Les Jeunes Constellations. Prédilection pour un naufrage de Rayas Richa, Quidam éditeur, 2025, 200 p.
«Ô que ma quille éclate, Ô que j’aille à la mer », écrivait Rimbaud. Chiche ! répond Rayas Richa. La biographie publique de l’écrivain franco-libanais est brève : « Né à Aitanit au Liban en 1978 d’un professeur de Lettres maronite et d’une mathématicienne arménienne. Il a eu une enfance heureuse et n’a pas fait beaucoup d’enfants. Après avoir été banquier, coursier, épicier, gérant, photographe et vendeur, il donne avec Les Jeunes Constellations son premier roman. »
Situé au haut Moyen Âge, au milieu de passagers croisés en croisière, cabotant de Venise à Constantinople à bord de la Fortunera, un navire à bout de souffle, ce roman ressemble davantage à un recueil de poèmes ou à un opéra. Toujours poursuivant Les Jeunes Constellations, un premier volet publié en 2016, Richa livre en 2025 une suite tout aussi débridée : Prédilection pour un naufrage.
Un narrateur de 17 ans embarque sur le rafiot à la recherche de son « géniteur », en direction de Jaffa où il espère hériter d’un large fief. Il ne possède de lui qu’un journal de voyage où ce dernier ne consigne que des impressions plus ou moins philosophiques, des poèmes et une sorte de tableau de chasse érotique. Trouver un chemin dans ce fatras… Les escales en pleine épidémie de peste donnent une idée de la vie des hommes en ces temps obscurs, mais s’il est un personnage dominant, c’est bien l’écriture et elle seule. Car la plume de Richa – nom prédestiné qui signifie « plume » en arabe – est trempée dans une encre peu commune. Ce roman, à la fois picaresque et initiatique, est un déversement de joyaux verbaux, une corne d’abondance de métaphores grandioses, un éblouissement antiromantique qui prend à rebours les clichés du genre, traite ainsi la voie lactée d’ « escarre », « une plaie recousue à la hâte pour empêcher que ne s’en déverse l’amertume des morts ou le rire des dieux », et s’écrie « Fuyez l’amour ! Il est le chemin de tous les exils ! ». L’anglais vient parfois à la rescousse pour apporter un peu de recul, de modernité, d’humour et peut-être d’élégance à un français qui vogue du latin au médiéval avec des intrusions bibliques, des néologismes et des perles d’argot contemporain.
Rien n’est résumable dans ce roman opulent qui oppose aussi les folies religieuses, celle, bestiale, des croisés, légionnaires de l’obscurantisme chrétien, et des soufis à l’inaudible sagesse.
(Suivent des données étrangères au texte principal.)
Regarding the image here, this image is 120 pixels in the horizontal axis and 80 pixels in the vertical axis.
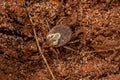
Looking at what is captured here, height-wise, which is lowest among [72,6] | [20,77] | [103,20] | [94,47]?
[20,77]

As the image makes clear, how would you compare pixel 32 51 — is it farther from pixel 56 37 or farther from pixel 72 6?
pixel 72 6

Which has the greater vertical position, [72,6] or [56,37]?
[72,6]

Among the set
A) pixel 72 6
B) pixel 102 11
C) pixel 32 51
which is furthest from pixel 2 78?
pixel 102 11
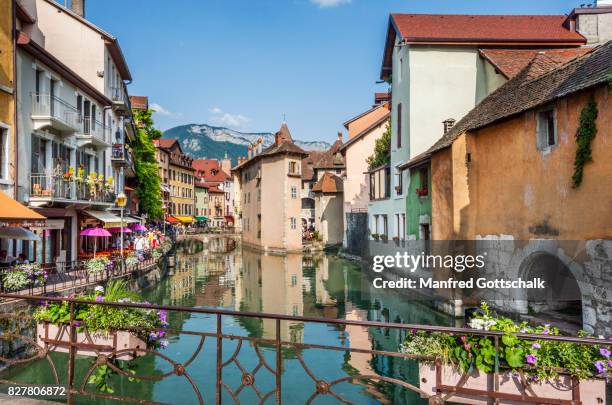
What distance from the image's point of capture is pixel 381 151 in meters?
42.6

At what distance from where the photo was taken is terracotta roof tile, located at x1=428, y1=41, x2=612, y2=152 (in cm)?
1171

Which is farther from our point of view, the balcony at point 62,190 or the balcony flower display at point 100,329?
the balcony at point 62,190

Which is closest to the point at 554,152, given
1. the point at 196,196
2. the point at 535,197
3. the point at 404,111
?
the point at 535,197

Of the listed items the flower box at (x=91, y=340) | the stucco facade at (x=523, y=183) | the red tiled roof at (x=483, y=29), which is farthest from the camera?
the red tiled roof at (x=483, y=29)

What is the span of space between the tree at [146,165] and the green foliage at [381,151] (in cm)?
2224

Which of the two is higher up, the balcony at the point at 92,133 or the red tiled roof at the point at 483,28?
the red tiled roof at the point at 483,28

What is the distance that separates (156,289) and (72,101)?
10747mm

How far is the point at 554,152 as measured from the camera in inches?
514

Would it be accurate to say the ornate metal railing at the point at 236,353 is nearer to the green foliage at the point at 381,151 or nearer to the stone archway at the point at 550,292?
the stone archway at the point at 550,292

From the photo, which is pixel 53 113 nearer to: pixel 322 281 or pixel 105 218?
pixel 105 218

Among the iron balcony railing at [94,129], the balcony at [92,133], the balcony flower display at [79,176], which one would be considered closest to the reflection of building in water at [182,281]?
the balcony flower display at [79,176]

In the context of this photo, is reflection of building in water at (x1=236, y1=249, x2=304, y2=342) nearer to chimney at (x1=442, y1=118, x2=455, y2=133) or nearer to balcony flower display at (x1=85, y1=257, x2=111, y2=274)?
balcony flower display at (x1=85, y1=257, x2=111, y2=274)

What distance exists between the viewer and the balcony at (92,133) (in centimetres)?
2386

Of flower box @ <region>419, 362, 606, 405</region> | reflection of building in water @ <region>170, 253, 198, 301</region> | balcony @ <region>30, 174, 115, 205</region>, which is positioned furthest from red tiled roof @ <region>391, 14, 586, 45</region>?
flower box @ <region>419, 362, 606, 405</region>
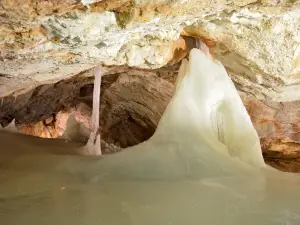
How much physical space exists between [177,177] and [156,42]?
854 millimetres

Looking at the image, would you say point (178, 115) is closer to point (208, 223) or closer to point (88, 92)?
point (208, 223)

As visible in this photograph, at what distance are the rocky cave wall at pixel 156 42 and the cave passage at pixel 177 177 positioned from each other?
0.25 metres

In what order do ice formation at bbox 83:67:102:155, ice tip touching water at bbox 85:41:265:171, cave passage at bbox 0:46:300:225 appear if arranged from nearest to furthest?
cave passage at bbox 0:46:300:225 < ice tip touching water at bbox 85:41:265:171 < ice formation at bbox 83:67:102:155

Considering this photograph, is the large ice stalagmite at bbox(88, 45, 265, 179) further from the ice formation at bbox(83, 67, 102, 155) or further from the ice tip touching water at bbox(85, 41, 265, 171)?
the ice formation at bbox(83, 67, 102, 155)

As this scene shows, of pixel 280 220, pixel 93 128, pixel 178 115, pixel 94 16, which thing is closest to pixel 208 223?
pixel 280 220

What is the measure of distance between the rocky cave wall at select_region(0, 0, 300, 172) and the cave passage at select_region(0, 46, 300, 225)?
25 cm

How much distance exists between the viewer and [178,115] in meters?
2.43

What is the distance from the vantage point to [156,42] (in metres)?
2.47

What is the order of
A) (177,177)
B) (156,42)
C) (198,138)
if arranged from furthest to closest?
(156,42) → (198,138) → (177,177)

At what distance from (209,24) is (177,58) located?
572mm

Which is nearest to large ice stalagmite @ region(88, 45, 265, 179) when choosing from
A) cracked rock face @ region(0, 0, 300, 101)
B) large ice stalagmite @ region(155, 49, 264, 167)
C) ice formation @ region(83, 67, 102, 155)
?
large ice stalagmite @ region(155, 49, 264, 167)

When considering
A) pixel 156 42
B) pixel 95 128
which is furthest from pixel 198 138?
pixel 95 128

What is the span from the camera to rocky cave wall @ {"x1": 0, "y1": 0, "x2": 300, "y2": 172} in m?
1.83

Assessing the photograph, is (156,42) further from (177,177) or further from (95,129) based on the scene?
(95,129)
À défaut d’une biographie détaillée de l’auteur, le lecteur se contentera, dans le journal du père, de la fable du singe Sadegh : « Un singe mis au monde dans une famille de lettrés », et qui y avait contracté « une conscience mélancolique ». Sadegh « voulait des mots pour faire durer les choses en lui », écrit Rayas Richa qui dénonce du même jet l’existence de l’écrivain, « une existence de bête de foire ». Que son écriture s’élève, à condition de se délester de l’alphabet, et on le retrouve « tout en haut de la futaie, pendu, à l’endroit où les nuages rient en se frottant aux branches ». Sans surprise, c’est au large d’Ithaque que le malheureux Fortunera prendra finalement l’eau au bout de son vain combat contre les récifs. « Ithaque t’a donné le beau voyage : sans elle, tu ne te serais pas mis en route. Elle n’a plus rien d’autre à te donner », écrit Constantin Cavafy. Le narrateur, qui a « fait des syllabes un radeau », n’a plus qu’à appeler le Passeur, laissant son lecteur, à la dernière page, ébloui et pantois.